Life in Puerto Rico is difficult right now to say the least. Three million American’s are still enduring the longest blackout in US history and more than a third of island residents lack running water. For veterans living close to the town of Arecibo, quality of life was given a bit of a boost when the Arecibo Vet Center reopened its doors this week.
According to the center’s director, the center now has power and water, but is offering limited services. “We have water, power and air conditioning now, but we have no communications,” said Arecibo Vet Center director Elizabeth Gutierrez-Ortiz in VA’s Vantage Point blog.
Gutierrez-Ortiz also pointed out that recovery efforts have been hard for some veterans. “The damage, the military helicopters, sometimes even diesel fumes from generators can cause flashbacks for some.” Arecibo’s Vet Center provides services for veterans living in a 60-mile radius and include counseling, outreach and referral services.
All the Vet Centers in Puerto Rico and the US Virgin Islands are now open, except for the Ponce Vet Center. These centers are doing things for clients that they normally wouldn’t do. “So many people lost everything during the storm,” said social worker Lesley Jimenez-Diaz. “They need food and water. Some are homeless. We have to be flexible in situations like this.”
The Vet Center had been working out of a mobile unit onsite of the town’s Community Based Outpatient Clinic (CBOC), which was also damaged by flooding from Hurricane Maria. The mobile medical unit was shipped by barge to the island and is self-contained.
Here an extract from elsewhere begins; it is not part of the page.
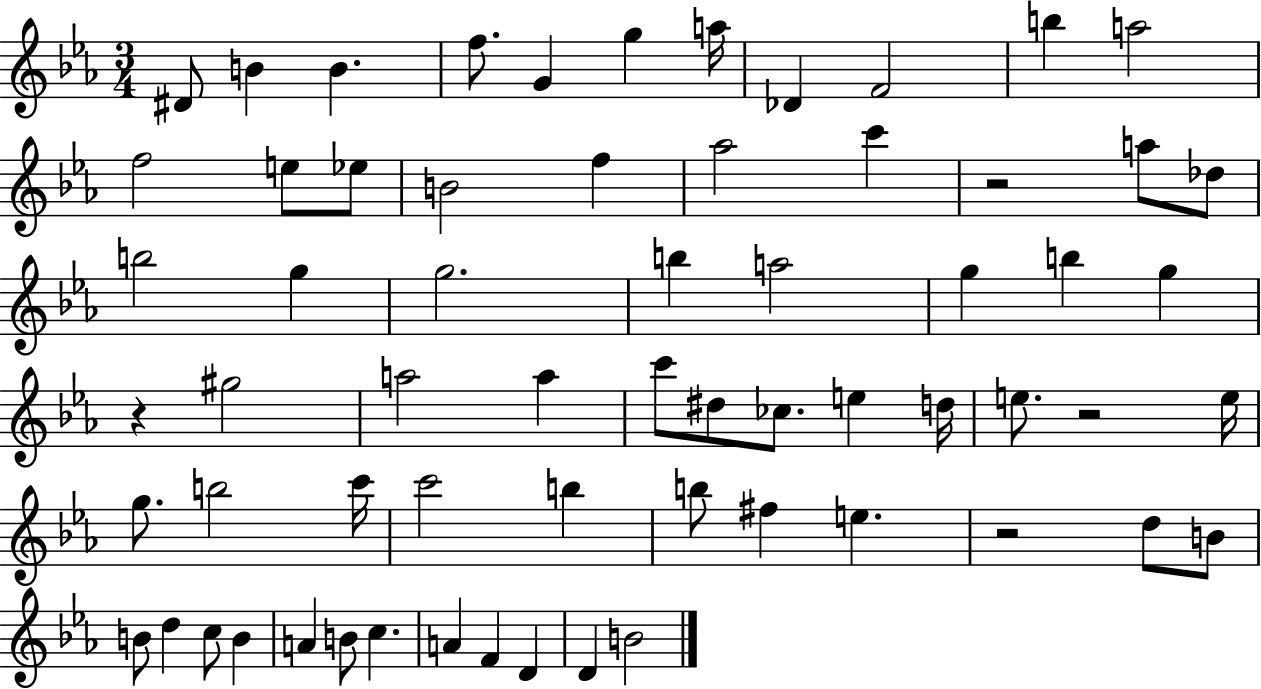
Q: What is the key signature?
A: EES major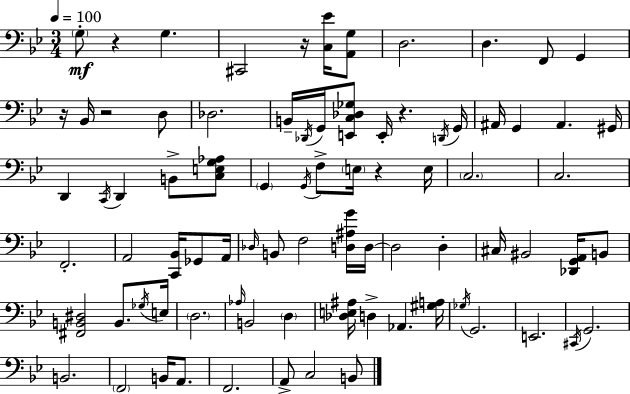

It includes a generator, exam rooms, wheelchair lift and satellite communication.
The unit doesn’t have all the equipment that a fully stocked clinic would have, but it lets VA staff in Arecibo deliver basic services to their local veterans: mostly refilling prescriptions or dealing with colds and small infections. Counseling services are in place with a social worker, psychiatrist and a mental health nurse on staff.
For the time being, the waiting room is a canvas canopy. There is cold water for patients while they are waiting in the Caribbean heat. Triage happens under another canopy. Every night the mobile medical unit is taken back to San Juan, about an hour’s drive in good conditions, for security reasons. The long term plan for the CBOC will be a hospital tent system that can remain open 24/7.